Com a indisfarçável ansiedade de quem é egresso da máquina de escrever, adentrara na sala onde servidores trabalhavam, já um tanto quanto à vontade, no processo judicial eletrônico. No recinto, não encontrou os volumosos autos de processo, carimbos, perfuradores, tampouco a avalanche de advogados requerendo carga... Para si, indubitavelmente, o lugar era incomum. Renovava-se a sensação de que estava sendo tragado para o abismo da obscuridade, para um mundo desconhecido, onde a linguagem pátria incluía bug, plugin, browser, Java, Firefox... “Nuvem”?! Essa não dá traços de passageira!

O mundo virtual se traduzia em realidade inexorável, impostergável, em coisa julgada absoluta. Oxigenara o cérebro com uma respiração profunda e, voltando à lucidez, avistou uma servidora com quem possuía maior proximidade. “Olá fulana, tudo bem por aqui? Eita, o sicrano, ali atrás, um velho conhecido... Ótimo!”. Com o calor de quem, indômito, não vacila diante dos desafios, perguntou: “O que estão achando do PJe? É verdade que as partes não precisam assinar a ata de audiência?! Como é que fica a segurança jurídica? Como é que o juiz sabe quando há despacho para ser assinado?...”.

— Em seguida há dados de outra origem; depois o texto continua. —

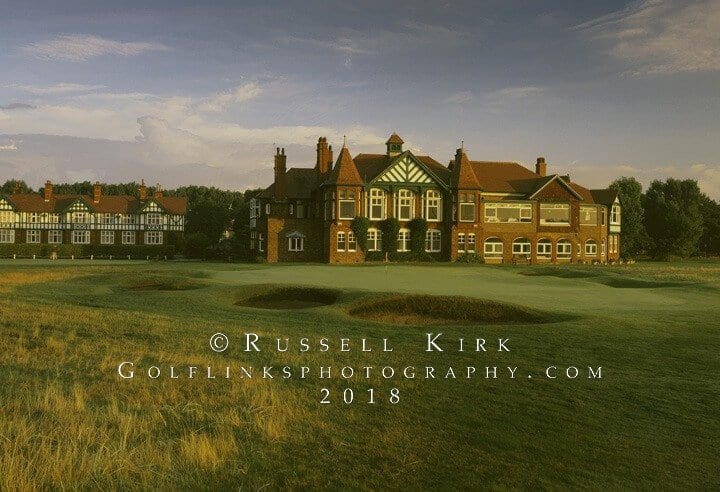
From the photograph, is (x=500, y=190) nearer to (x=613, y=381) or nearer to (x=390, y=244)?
(x=390, y=244)

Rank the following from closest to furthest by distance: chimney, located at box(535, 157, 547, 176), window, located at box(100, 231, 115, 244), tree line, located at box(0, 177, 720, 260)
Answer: chimney, located at box(535, 157, 547, 176) → tree line, located at box(0, 177, 720, 260) → window, located at box(100, 231, 115, 244)

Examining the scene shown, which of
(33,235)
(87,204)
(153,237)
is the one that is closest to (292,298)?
(153,237)

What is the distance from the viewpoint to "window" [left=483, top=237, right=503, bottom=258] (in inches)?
2366

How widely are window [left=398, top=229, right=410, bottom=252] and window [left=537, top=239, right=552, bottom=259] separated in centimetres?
1405

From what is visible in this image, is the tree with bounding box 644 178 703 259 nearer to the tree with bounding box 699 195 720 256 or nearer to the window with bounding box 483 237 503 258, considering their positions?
the tree with bounding box 699 195 720 256

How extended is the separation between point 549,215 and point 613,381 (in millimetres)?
53606

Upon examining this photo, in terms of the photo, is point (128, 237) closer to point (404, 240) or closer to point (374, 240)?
point (374, 240)

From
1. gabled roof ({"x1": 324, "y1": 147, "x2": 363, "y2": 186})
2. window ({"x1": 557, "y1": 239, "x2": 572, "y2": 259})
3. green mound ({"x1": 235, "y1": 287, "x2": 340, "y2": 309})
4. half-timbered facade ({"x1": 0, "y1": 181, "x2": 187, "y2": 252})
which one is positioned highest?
gabled roof ({"x1": 324, "y1": 147, "x2": 363, "y2": 186})

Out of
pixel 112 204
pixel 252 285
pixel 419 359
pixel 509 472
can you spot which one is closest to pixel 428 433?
pixel 509 472

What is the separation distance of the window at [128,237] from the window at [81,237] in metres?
4.66

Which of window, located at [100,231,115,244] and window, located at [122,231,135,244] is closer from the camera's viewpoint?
window, located at [100,231,115,244]

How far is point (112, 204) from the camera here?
279 ft

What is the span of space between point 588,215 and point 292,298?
48.5 m

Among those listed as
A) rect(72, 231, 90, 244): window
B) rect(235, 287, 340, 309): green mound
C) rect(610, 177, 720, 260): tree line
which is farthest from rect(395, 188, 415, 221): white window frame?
rect(72, 231, 90, 244): window
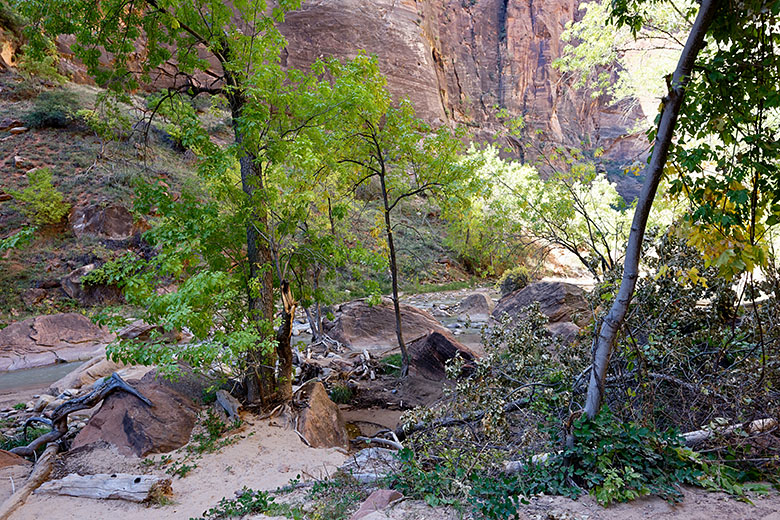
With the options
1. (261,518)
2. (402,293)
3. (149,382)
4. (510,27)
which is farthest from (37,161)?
(510,27)

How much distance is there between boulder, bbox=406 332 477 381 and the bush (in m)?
25.9

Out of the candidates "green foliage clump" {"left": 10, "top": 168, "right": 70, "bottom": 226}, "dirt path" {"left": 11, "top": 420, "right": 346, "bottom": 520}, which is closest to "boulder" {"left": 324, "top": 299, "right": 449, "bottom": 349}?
"dirt path" {"left": 11, "top": 420, "right": 346, "bottom": 520}

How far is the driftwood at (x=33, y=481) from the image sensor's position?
14.1 ft

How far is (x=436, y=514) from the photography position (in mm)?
3025

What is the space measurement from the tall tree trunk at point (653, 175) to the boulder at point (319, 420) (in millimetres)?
4469

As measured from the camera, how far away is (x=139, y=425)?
19.1 ft

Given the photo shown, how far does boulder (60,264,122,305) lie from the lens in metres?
16.9

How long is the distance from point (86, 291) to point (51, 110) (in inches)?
579

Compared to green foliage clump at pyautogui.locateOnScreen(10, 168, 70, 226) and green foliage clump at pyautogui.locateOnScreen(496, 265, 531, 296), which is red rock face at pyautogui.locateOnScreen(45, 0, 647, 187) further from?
green foliage clump at pyautogui.locateOnScreen(10, 168, 70, 226)

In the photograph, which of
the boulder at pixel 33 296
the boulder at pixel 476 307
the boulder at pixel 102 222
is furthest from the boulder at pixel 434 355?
the boulder at pixel 102 222

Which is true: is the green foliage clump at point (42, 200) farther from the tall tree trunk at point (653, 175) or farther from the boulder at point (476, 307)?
the tall tree trunk at point (653, 175)

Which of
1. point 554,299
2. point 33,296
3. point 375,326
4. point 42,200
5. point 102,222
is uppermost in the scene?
point 42,200

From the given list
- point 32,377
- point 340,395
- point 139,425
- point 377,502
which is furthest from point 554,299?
point 32,377

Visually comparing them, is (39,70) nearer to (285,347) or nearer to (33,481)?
(285,347)
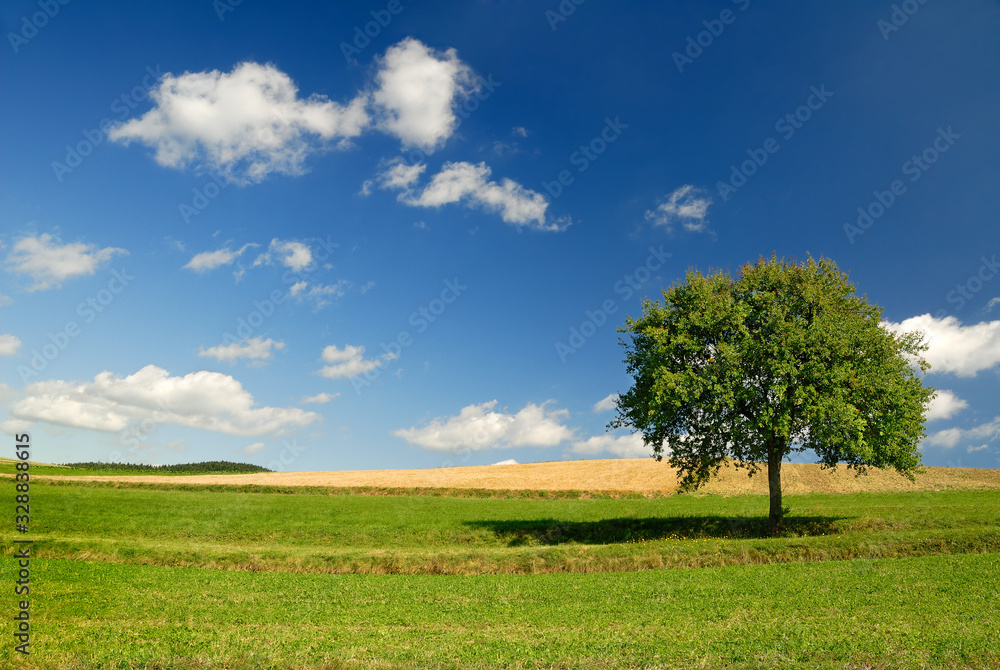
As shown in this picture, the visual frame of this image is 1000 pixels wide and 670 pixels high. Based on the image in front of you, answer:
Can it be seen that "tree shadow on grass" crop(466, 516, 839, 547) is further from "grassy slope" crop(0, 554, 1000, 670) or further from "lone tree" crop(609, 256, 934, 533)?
"grassy slope" crop(0, 554, 1000, 670)

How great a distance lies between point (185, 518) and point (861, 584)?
45442mm

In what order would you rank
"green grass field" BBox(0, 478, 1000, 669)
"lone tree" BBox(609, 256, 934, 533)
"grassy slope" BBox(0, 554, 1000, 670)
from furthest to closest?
1. "lone tree" BBox(609, 256, 934, 533)
2. "green grass field" BBox(0, 478, 1000, 669)
3. "grassy slope" BBox(0, 554, 1000, 670)

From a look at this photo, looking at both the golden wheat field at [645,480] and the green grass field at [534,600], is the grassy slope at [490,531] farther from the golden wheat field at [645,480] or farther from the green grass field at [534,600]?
the golden wheat field at [645,480]

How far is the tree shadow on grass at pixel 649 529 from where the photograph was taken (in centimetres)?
3491

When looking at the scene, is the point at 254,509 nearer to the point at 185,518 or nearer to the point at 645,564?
the point at 185,518

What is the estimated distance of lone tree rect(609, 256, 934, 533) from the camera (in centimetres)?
3141

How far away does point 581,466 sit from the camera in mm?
87125

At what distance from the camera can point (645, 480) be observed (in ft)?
232

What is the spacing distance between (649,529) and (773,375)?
13.7 m

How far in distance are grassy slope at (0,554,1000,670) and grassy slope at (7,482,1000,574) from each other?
11.2ft

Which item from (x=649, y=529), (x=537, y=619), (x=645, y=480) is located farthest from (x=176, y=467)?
(x=537, y=619)

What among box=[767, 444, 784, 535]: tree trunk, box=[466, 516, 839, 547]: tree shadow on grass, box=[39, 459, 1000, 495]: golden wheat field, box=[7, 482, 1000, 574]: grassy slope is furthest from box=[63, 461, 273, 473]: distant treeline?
box=[767, 444, 784, 535]: tree trunk

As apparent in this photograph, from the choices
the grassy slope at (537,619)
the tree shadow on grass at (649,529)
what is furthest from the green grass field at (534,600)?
the tree shadow on grass at (649,529)

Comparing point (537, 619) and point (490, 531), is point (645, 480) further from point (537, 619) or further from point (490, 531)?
point (537, 619)
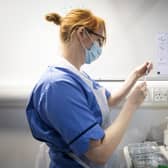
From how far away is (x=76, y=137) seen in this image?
1.12 meters

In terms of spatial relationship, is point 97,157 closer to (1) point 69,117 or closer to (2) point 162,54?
(1) point 69,117

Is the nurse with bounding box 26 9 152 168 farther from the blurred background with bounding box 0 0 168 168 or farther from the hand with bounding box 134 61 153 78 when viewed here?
the blurred background with bounding box 0 0 168 168

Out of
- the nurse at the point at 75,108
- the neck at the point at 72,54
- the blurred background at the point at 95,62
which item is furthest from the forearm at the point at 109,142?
the blurred background at the point at 95,62

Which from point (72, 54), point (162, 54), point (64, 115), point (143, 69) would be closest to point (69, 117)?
point (64, 115)

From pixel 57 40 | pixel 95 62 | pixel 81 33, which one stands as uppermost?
pixel 81 33

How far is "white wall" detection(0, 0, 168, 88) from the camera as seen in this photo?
6.09 feet

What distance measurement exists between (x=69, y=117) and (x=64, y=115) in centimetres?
2

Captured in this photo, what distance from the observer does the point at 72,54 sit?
128 centimetres

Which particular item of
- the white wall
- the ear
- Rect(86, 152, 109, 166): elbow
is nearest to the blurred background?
the white wall

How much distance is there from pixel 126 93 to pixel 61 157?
0.58 m

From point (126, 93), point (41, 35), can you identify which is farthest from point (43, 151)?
point (41, 35)

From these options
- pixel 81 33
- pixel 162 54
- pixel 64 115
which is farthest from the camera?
pixel 162 54

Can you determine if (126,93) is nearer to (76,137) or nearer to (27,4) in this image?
(76,137)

Uma por uma de suas questões iam sendo respondidas segundo a opinião dos seus interlocutores, com a iluminação do entusiasmo daqueles servidores que não se viam na iminência de ser picado pelo computador; ao contrário, assenhoreavam-se, amistosamente, cada vez mais, do novo e irreversível paradigma. Dentre eles, havia, também, quem se alarmara com a máquina de escrever elétrica, e que, portanto, auscultava, com distinguida empatia, a angústia do eminente magistrado; havia quem já houvesse nascido na era da informática, para quem o PJe era uma ferramenta a mais; havia um Oficial de Justiça exultante por encontrar meios de diminuição de suas distâncias; e ainda, havia quem se dizia a própria informática, um verdadeiro integrante da NASA. A missão daqueles precursores, então, era emanar fluidos de esperança em todos os vértices da instituição, soprar uma aura de positividade no descortino do “admirável mundo novo”.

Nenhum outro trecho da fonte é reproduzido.